Limitations of fiscal break-even analysis
To complete the appraisal of fiscal break-even price analysis, it would be useful if I were to highlight some major conceptual limitations of this type of financial analysis. This is attempted in this section.
Financial analysts and economists stress the following: first, fiscal break-even price analysis is intrinsically limited, because it focuses exclusively on the supply-side (cost) determination of price; treating demand as a second-order condition for the determination of this price. In truth, the determination of all prices requires both supply and demand factors to be analyzed.
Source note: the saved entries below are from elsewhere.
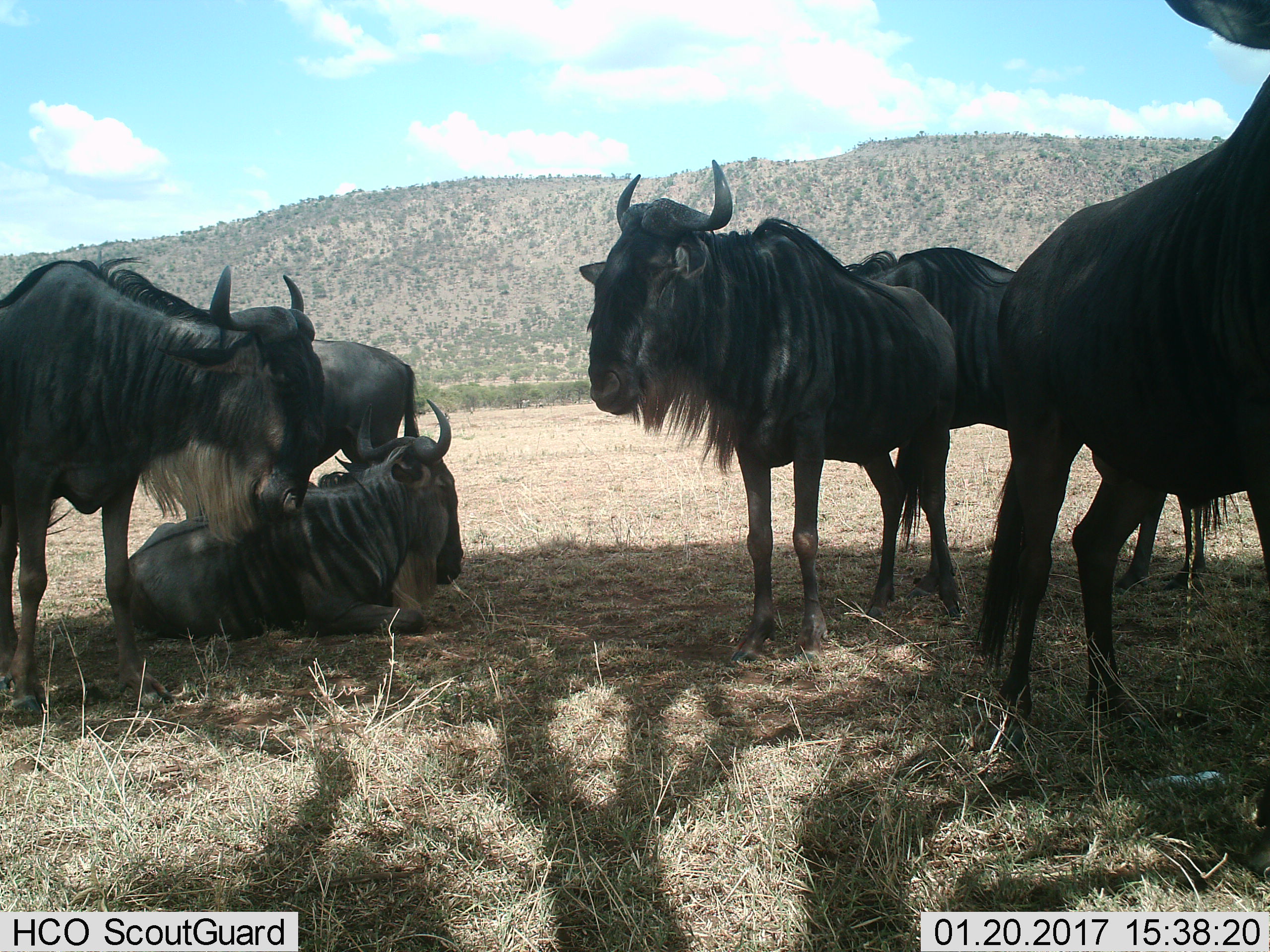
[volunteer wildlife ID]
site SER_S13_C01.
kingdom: Animalia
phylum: Chordata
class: Mammalia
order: Artiodactyla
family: Bovidae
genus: Connochaetes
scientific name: Connochaetes taurinus taurinus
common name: blue wildebeest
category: wildebeestblue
Wildebeestblue (blue wildebeest) (Connochaetes taurinus taurinus), count 6. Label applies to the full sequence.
Second, in the treatment of fixed cost, break-even price analysis assumes such cost is completely fixed. That is, it does not change during the period of analysis. However, this holds true only for the very short-run. Beyond this time frame, there is opportunity for the scale of production to change and consequently the shape of the cost function (supply) thereby impacting on both fixed and variable cost.
Third, analysts further argue, break-even analysis assumes a linear cost function. This means variable cost per unit of output is held constant throughout the likely range of crude oil sales, which is utilized for purposes of calculating fiscal break-even prices. This assumed linearity of the variable cost function is quite restrictive.
Fourth, all crude oil suppliers have access to stocks (inventories), which they utilize to smooth imbalances between demand and supply. Fiscal break-even analysis however, ignores stocks (inventories) by holding (implicitly or explicitly) the condition that stocks (inventories) maintain a constant relation to output.
Finally, there is the further assumption that, if other products (typically chemicals) are produced and sold together with crude oil and natural gas, these ‘other’ sales also maintain a constant ratio to sales of crude oil and natural gas for the period when the fiscal break-even price is being determined.
Readers should not conclude from these highlighted limitations that break-even price analyses are worthless. To the contrary, such analyses have value for strategic national planning and budgetary decision-making. The above critique basically advises great caution and prudence in the practical utilization of this analysis.
Following on the observations made above, it should be noted that the literature on this topic also offers several advances which Guyana should seek to apply as the authorities advance fiscal break-even analysis in national and sectoral (natural gas and oil) analysis, planning, and decision-making, going forward. This section identifies a few of these proposals.
One set of these observations speaks to the need for employing greater transparency when estimating and forecasting fiscal break-even prices for Guyana’s petroleum sector. There is considerable criticism today of the way this type of analysis is being conducted. Some analysts go as far as claiming there is deliberate deception with the aim of impacting market outcomes. The frequent revisions of such estimates, with little or no detailed explanations of why these revisions are taking place, give credence to this distrust. And, in turn, this distrust reduces the operational value of such variables in the global energy market. When revisions of target break-even prices are made, detailed explanations of why these have become necessary should be provided, but generally this is not done.
Another concern is that analysts of fiscal break-even prices do not place enough emphasis on related inputs. Thus in countries like Guyana analysts underestimate the following: 1) impacts national exchange rate changes have on the value in domestic currency of the spending power of any given fiscal break-even price; 2) complications generated by national indebtedness (sovereign debt/ GDP ratio); 3) the impact of non-oil revenue yields on the national budget; and 4) the presence of huge phantom or shadow economies when fixing target break-even prices for the petroleum sector.
This list can be readily extended, but sufficient has been identified here, to make clear that the particular structural features of Guyana’s political economy should be central to the determination of its target fiscal break-even price.
Finally, there are intrinsic methodological features that require explicit attention. These include 1) more precise treatment of uncertainty, in what is essentially an exercise in the realm of uncertainty. This means features such as sensitivity analysis and bands have to be incorporated into the traditional exercises; as well as 2) non-macroeconomic indicators, such as the role of state corporations.
Such changes would be best attempted if Guyana, through its international contacts, sought to play a coordinating role in promoting broader international cooperation in pursuing the standardization of the calculation and application of fiscal break-even analysis for the petroleum sector.
This wraps up the discussion of fiscal break-even prices. Next week I address the geo-political issues posed by the Venezuela border threat before moving on to the next topic for consideration within this series. That topic is the movement from Guyana’s ‘discovery’ of oil and natural gas, to their production and export in coming years.